The streets are alive again. The Jundi park was humming with boisterous children and families, makeshift sheesha cafes, and peanut and corn vendors Thursday.
The fruit vendors, too, have resumed marketed their produce on donkey carts via megaphone along the city streets.
But overshadowing it all is an uncertain feeling that this sense of security, like everything else here, is temporary. The "interim" agreement is temporary. The refugee issue is "temporary". Our legal status is "temporary".
You can sense it in people's tones; the fear of the unknown; of abandonment; of complete and total catastrophe and implosion. Even the head of Rafah's preventive security branch. "How can I serve and protect our society if I can't even protect myself?" he confided. "Forget about a two-state solution. Forget about everything. We'd do well to just stay alive now."
Meanwhile, Israeli executions and attacks continue unabated. OCHA reports that a total of 53 Palestinians- including five children- have been killed and 185 injured from May 16 to June 1.
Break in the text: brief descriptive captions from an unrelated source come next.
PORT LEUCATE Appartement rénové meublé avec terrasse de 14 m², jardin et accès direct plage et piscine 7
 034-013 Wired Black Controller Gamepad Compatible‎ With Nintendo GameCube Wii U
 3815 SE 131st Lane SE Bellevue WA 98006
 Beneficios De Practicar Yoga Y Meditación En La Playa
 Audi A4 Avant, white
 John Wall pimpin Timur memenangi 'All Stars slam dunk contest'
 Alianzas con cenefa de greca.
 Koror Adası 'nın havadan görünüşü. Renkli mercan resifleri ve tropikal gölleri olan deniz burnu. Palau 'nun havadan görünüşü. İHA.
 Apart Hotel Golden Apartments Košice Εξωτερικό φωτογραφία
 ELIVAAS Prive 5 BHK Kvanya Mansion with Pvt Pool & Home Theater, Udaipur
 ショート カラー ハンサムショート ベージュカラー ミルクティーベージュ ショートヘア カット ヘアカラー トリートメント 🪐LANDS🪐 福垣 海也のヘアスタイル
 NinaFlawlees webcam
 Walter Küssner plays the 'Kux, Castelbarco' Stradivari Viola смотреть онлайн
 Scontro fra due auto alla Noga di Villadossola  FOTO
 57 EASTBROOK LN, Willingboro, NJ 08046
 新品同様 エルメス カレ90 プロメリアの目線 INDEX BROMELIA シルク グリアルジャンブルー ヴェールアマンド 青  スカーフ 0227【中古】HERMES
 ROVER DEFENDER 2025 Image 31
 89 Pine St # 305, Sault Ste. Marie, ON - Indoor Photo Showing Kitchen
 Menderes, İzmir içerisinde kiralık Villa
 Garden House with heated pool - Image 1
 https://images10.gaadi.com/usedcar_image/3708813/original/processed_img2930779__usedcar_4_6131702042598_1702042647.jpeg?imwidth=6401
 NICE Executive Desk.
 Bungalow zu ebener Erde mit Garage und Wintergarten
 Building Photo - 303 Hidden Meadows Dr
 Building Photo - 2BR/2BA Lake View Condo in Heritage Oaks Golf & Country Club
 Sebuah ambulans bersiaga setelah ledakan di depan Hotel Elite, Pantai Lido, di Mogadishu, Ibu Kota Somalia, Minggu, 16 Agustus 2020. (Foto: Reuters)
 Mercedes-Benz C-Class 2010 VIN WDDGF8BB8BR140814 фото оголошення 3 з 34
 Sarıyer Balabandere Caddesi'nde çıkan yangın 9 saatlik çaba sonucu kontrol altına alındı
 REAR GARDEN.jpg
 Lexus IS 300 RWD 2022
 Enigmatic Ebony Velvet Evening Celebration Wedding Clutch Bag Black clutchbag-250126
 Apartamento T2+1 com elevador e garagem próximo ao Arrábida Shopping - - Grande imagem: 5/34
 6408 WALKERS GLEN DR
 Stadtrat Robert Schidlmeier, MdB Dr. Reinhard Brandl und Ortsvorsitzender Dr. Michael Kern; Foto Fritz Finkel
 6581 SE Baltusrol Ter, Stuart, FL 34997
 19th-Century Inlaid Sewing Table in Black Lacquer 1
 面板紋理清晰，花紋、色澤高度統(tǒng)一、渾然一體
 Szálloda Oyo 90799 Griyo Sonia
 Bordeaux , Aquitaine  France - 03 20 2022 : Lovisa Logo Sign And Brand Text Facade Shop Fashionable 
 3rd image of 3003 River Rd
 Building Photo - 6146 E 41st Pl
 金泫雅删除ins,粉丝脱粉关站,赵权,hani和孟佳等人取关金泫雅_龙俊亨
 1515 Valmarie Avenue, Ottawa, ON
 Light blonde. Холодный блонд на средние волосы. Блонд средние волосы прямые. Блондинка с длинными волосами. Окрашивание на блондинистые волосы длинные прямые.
This does not include two young brothers, 11 and 12, searching for scrap metal to sell this week, when they were
gunned down by Israeli snipers positioned near the border. The soldiers said they thought they were planting a bomb. The reality is-soldiers are authorized to shoot at any moving object that comes within 700 metres of the border.
Over the same period, two Israeli soldiers were injured in Gaza, and two Israeli civilians killed.